L’intervention des services de secours sur un chantier de retrait ou de confinement de l’amiante

Amiante : Qui fait quoi ?

L’intervention des services de secours sur un chantier de retrait ou de confinement de l’amiante

L’organisation des secours sur un chantier de désamiantage

L’employeur doit organiser les secours sur les chantiers de désamiantage comme sur tout autre chantier, et d’autant plus que les conditions d’interventions des secours, qu’ils soient internes (sauveteurs secouristes du travail) ou externes (pompiers, SAMU ..) sont complexifiés par les contraintes du confinement et de la mise en dépression de la zone de travail et les risques d’exposition à l’amiante pour ces services de secours.

Ces questions doivent être anticipées dans la phase préparation de chantier, en tenant compte des informations et mesures d’organisation générale des secours qui ont été pris par le coordonnateur SPS dans son PGC ou les moyens dont disposent éventuellement l’entreprise utilisatrice, selon le cas. Les mesures tenant compte des contraintes du chantier de désamiantage seront arrêtées après l’inspection commune faite par l’entreprise soit avec le coordonnateur SPS, soit avec le chef d’entreprise utilisatrice. Elle seront formalisées dans le PPSPS ou le plan de prévention dont le plan de retrait ou de confinement sera partie intégrante.

L’employeur recueille l’avis de son médecin du travail, ainsi que des membres du CHSCT, ou à défaut des délégués du personnel sur le PPSPS ou le plan de prévention et sur le plan de retrait ou de confinement.

Les mesures arrêtées sont ensuite portées à la connaissance des salariés du chantier.

Les points suivants feront l’objet d’une attention particulière :

  • les contraintes liées aux confinements statique et dynamique ;
  • les risques traditionnels d’un chantier de BTP ( électrisation, chute de hauteur, blessures par outils ou matériau, manutention ou renversement de charge..) ;
  • les risques spécifiques à un chantier amiante ( postures contraignantes et la charge physique en résultant, contraintes physiologiques des EPI selon la chaleur..) ;
  • les contraintes pour les secours médicalisés extérieurs
  • l’intervention des secours médicalisés extérieurs à l’intérieur du confinement.

Pour en savoir plus : Organisation des secours d’urgence dans un chantier de confinement ou de retrait d’amiante friable. Document médico-technique INRS 74TC68

La prévention du risque d’exposition à l’amiante lors d’une intervention des services médiaclisés extérieurs .

S’agissant des personnels dont l’activité professionnelle les amène à être exposés avant ou après les travaux (en cas de pollution accidentelle) ainsi qu’à entrer en zone confinée, sans que leur activité professionnelle ne les conduise à intervenir directement sur les matériaux contenant de l’amiante, ils ne relèvent pas du champ d’application de la réglementation amiante. En revanche, l’amiante étant classé cancérogène de catégorie 1, la réglementation relative aux mesures de prévention des risques chimiques et CMR trouve application. Les règles de prévention suivantes devront notamment être mises en œuvre préalablement à toute intervention :

  • évaluation préalable des risques professionnels ;
  • évaluation préalable des risques d’exposition aux agents chimiques dangereux et CMR.

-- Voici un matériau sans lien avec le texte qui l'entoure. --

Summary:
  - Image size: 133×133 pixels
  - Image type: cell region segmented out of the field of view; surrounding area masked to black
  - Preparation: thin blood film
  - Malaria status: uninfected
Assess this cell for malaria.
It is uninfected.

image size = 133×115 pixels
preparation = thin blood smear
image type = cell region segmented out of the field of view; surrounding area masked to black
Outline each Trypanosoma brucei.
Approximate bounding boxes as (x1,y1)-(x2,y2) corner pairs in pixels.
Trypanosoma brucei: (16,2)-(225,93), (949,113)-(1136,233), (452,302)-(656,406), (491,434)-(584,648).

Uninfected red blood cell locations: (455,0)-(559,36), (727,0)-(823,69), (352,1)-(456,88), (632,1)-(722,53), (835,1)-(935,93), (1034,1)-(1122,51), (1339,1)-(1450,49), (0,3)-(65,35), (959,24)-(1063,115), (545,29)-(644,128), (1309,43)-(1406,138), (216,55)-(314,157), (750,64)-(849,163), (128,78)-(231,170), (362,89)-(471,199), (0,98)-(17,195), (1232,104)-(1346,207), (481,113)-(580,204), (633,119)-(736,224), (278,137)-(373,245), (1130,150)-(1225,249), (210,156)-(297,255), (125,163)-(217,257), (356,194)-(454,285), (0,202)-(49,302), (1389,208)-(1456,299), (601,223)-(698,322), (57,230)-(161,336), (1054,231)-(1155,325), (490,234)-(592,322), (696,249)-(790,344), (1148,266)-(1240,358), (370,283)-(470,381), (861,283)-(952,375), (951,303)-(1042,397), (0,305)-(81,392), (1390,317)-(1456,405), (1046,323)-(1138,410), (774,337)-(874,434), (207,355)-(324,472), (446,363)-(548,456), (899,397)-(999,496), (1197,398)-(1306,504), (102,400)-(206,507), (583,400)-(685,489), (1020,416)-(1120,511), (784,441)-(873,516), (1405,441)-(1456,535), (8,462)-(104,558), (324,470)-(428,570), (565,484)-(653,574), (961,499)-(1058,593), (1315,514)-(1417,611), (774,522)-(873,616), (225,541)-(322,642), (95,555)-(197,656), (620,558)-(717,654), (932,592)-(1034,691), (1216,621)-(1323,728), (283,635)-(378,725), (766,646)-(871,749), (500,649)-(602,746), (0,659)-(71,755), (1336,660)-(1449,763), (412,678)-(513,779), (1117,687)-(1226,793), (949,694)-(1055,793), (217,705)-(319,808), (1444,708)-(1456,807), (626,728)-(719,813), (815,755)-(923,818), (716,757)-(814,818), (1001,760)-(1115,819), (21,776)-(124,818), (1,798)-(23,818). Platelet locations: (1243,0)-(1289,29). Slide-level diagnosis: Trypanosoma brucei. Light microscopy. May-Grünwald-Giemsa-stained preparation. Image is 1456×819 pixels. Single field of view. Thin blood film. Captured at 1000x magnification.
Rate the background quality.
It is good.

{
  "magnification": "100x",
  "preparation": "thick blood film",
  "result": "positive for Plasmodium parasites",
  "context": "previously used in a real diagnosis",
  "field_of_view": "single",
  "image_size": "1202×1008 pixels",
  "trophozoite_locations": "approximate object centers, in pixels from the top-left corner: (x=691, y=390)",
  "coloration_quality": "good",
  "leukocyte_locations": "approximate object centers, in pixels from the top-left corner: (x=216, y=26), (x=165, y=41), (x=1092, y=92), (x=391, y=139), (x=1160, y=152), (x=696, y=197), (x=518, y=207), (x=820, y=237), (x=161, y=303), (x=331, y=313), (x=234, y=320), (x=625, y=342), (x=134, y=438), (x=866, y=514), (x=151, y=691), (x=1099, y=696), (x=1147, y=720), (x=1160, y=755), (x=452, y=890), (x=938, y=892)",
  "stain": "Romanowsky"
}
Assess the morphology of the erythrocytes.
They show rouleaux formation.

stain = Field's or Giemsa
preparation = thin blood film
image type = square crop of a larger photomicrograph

A cet égard, on rappellera que la circulaire DRT n° 12 du 24 mai 2006, relative aux règles générales de prévention du risque chimique et aux règles particulières à prendre contre les risques d’exposition aux agents cancérogènes, mutagènes ou toxiques pour la reproduction, précise dans le paragraphe 1.3.1 que sont considérées comme des expositions professionnelles, et par voie de conséquence, assujetties aux mesures de prévention qui s’y attachent : « les expositions indissociables de l’activité de l’entreprise sans que ces expositions soient générées par cette activité (exemple : exposition des péagistes routiers aux gaz d’échappement, salariés d’entreprise extérieure intervenant dans une activité non polluante mais susceptibles d’être en contact avec des polluants présents dans les locaux de l’entreprise utilisatrice).

Il s’agira, notamment, des représentants de la maîtrise d’ouvrage et de la maîtrise d’œuvre, du coordonnateur SPS, du médecin du travail, des représentants de la CARSAT et de l’OPPBTP, de services de secours.

Ces catégories de personnel doivent notamment bénéficier des dispositions relatives aux obligations générales de formation à la sécurité au poste de travail (article L. 4141-1 et suivants) et de formation aux EPI adaptés (articles R. 4321-1 et suivants) et des dispositions particulières à la prévention des agents chimiques dangereux, cancérogènes, mutagènes ou toxiques pour la reproduction codifiées aux articles R. 4412-59 à R. 4412-93 du code du travail.